• **Excerpt to read**
==========

Typhoid fever is a contagious disease caused by salmonella bacteria. Outbreaks occur where there is a lack of clean water and sanitary facilities, resulting in poor hygiene. Australia’s outback mining camps presented the perfect breeding ground. In the 1890s there were outbreaks in the NSW goldmining town at Parkes, and on the opal fields at White Cliffs, much further west, near Wilcannia.

In 1894 three cases were admitted to Wilcannia Hospital (White Cliffs lacked medical facilities at the time). A previously fit young miner, Daniel Butler, died. Contaminated water on the field was blamed. The nearest drinkable water was forty miles away, and had to be carted in by water wagon.

==========

• **What to work on**
1 - In the typhoid passage, how far away was the nearest drinkable water from the White Cliffs field?
2 - From the typhoid passage, extract the stretch from "Typhoid fever is" through "by water wagon.".
3 - Continue the typhoid passage, starting after its final sentence.

• **Supplied records**
==========

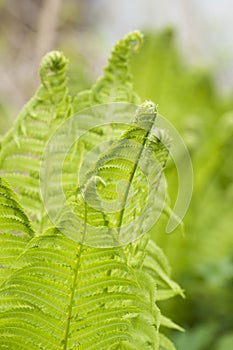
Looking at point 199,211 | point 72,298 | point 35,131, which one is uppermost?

==========

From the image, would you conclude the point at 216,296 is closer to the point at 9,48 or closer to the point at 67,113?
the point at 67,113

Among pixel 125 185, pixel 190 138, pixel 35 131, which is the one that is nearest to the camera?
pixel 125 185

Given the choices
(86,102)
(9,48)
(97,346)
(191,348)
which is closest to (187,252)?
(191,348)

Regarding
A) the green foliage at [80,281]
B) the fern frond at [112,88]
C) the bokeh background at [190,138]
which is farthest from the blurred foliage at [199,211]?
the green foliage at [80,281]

==========

• **Per-task outputs**
1 - Forty miles away.

2 -
Typhoid fever is a contagious disease caused by salmonella bacteria. Outbreaks occur where there is a lack of clean water and sanitary facilities, resulting in poor hygiene. Australia’s outback mining camps presented the perfect breeding ground. In the 1890s there were outbreaks in the NSW goldmining town at Parkes, and on the opal fields at White Cliffs, much further west, near Wilcannia.

In 1894 three cases were admitted to Wilcannia Hospital (White Cliffs lacked medical facilities at the time). A previously fit young miner, Daniel Butler, died. Contaminated water on the field was blamed. The nearest drinkable water was forty miles away, and had to be carted in by water wagon.

3 -
By 1897 the opal field extended over a square mile at White Cliffs, and conditions had deteriorated. Broken Hill’s Barrier Miner reported on April 14; ‘Especially in view of the absence of a health officer, doctor, or hospital, the sanitary condition of this place is now shocking. Almost all the water in earthen tanks and abandoned shafts that I have visited, both on the field and in the town, is apparently unfit for human consumption, owing to garbage, dead animals, filth, and other matter in and around the catchments.’

There were calls to have the water analysed, but this measure was considered far too late;

It is of little use analysing the water; its poisonous fruits are now lying in the district hospital. And in the midst of all this dearth of water and sickness no better time could be taken than the present to urge the Government to supply the field and town with artesian water. It is all very well to have a telegraph line and the streets formed and a new courthouse, but without a plentiful supply of pure and wholesome water the health of the community will always be in jeopardy. Under these circumstances it is pleasing to note and encourage individual efforts to minimise the baneful effects of unwholesome water. To secure this end, Mr W. Johnstone of the White Cliffs Hotel has just had completed an underground tank at the rear of his premises. (Barrier Miner, May 6 1897)

Unfortunately, not enough was done. The worst outbreak was to occur the following year, in the summer of 1898.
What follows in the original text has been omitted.